PASSAGE TO READ >>
━━━━━━

Jail will force its prisoners to work nine to five, to cut reoffending

INMATES at the new £120 million Low Moss prison will be made to work a 35-hour week, in a bid to stop them reoffending when they are eventually released.

It is the first time that a full-time working culture has been put at the heart of a Scottish prison.

All inmates will be made to leave their cells before 9am each morning, with electricity cut off in their absence, so they cannot stay behind and watch TV.

They will then take part in commercial projects, such as manufacturing, educational courses or programmes aimed at addressing their offending.

The electricity will even be turned off at 1am in the cells, to try and ensure prisoners get a decent night’s sleep ahead of their working day.

Low Moss, which is to open in March and will house up to 700 inmates, was the first prison to be built by the public sector on a brownfield site since the 1970s.

This gave the designers the flexibility to include worksites and a link centre which will include employment, housing, social work and addiction services.

It is not the first Scottish prison to encourage inmates to work up to seven hours a day, but it is the first to formalise it in this way.

A spokesman for the Scottish Prison Service said: “The big difference here is prisoners will be expected to work 35 hours every week.

“When they leave the halls in the morning, the staff will leave with them. Work will range from manufacturing to doing prison laundry, but there will also be education and reoffending programmes.

“Some of it will be commercial work, producing goods and materials that can be used elsewhere, or used within the prison estate. For example, the bed sheets for Low Moss were made at another prison.”

━━━━━━

RECORD EXTRACTS >>

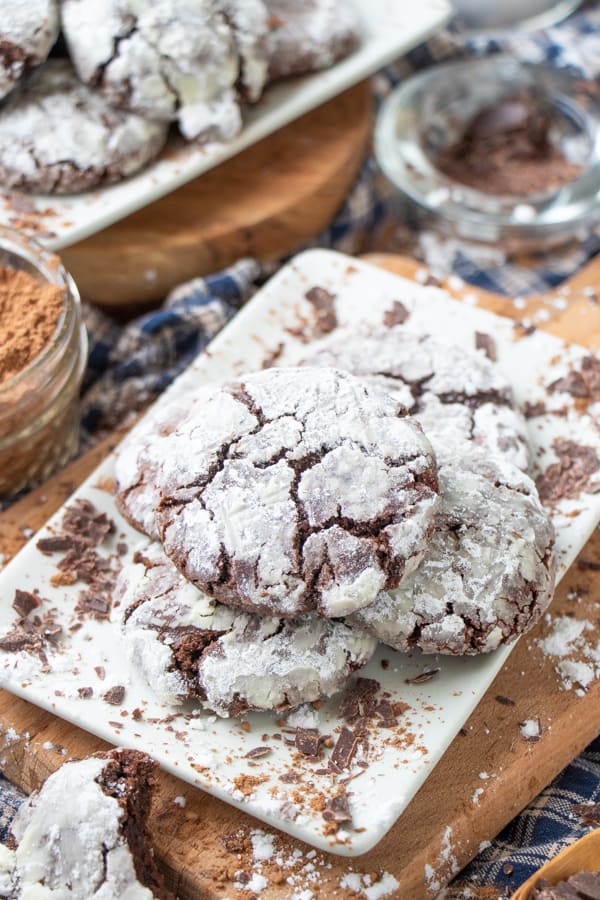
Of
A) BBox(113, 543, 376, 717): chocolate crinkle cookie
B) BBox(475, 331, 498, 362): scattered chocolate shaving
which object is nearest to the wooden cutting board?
BBox(113, 543, 376, 717): chocolate crinkle cookie

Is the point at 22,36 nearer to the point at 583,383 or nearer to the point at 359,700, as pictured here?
the point at 583,383

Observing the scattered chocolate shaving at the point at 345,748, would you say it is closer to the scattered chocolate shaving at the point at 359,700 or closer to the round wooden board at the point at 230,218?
the scattered chocolate shaving at the point at 359,700

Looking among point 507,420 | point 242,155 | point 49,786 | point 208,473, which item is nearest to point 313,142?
point 242,155

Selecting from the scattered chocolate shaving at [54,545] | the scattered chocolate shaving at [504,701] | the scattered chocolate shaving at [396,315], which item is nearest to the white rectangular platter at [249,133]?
the scattered chocolate shaving at [396,315]

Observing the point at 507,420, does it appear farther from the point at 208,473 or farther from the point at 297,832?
the point at 297,832

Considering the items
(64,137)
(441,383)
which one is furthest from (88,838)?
(64,137)

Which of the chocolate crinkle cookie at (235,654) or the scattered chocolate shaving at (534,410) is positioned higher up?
the scattered chocolate shaving at (534,410)
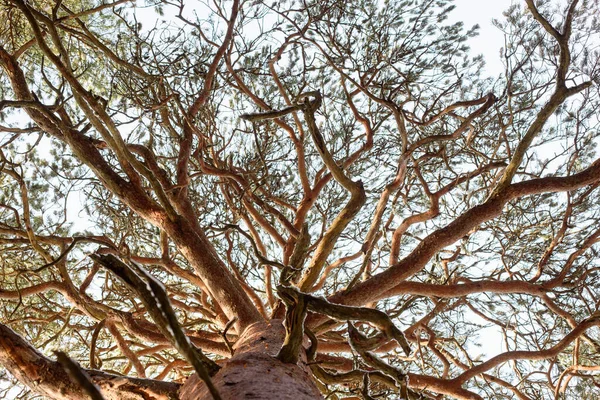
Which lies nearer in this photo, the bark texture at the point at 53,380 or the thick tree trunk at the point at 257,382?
the thick tree trunk at the point at 257,382

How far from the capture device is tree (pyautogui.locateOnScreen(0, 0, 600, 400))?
246cm

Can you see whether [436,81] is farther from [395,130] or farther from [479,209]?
[479,209]

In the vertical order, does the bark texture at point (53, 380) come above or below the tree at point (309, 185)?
below

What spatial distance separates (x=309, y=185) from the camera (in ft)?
11.4

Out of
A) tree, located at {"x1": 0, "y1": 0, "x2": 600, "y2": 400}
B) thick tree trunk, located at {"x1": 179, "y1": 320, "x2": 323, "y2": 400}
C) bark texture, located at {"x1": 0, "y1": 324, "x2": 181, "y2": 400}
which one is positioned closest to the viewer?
thick tree trunk, located at {"x1": 179, "y1": 320, "x2": 323, "y2": 400}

━━━━━━

INSTRUCTIONS >>
1: List the services the prison article says the Low Moss link centre will include.
2: Write out the prison article from "It is not the" up to and including "hours every week.".
The rows come from a different source than the article.

LIST OF ANSWERS >>
1: Employment, housing, social work, addiction services

2:
It is not the first Scottish prison to encourage inmates to work up to seven hours a day, but it is the first to formalise it in this way.

A spokesman for the Scottish Prison Service said: “The big difference here is prisoners will be expected to work 35 hours every week.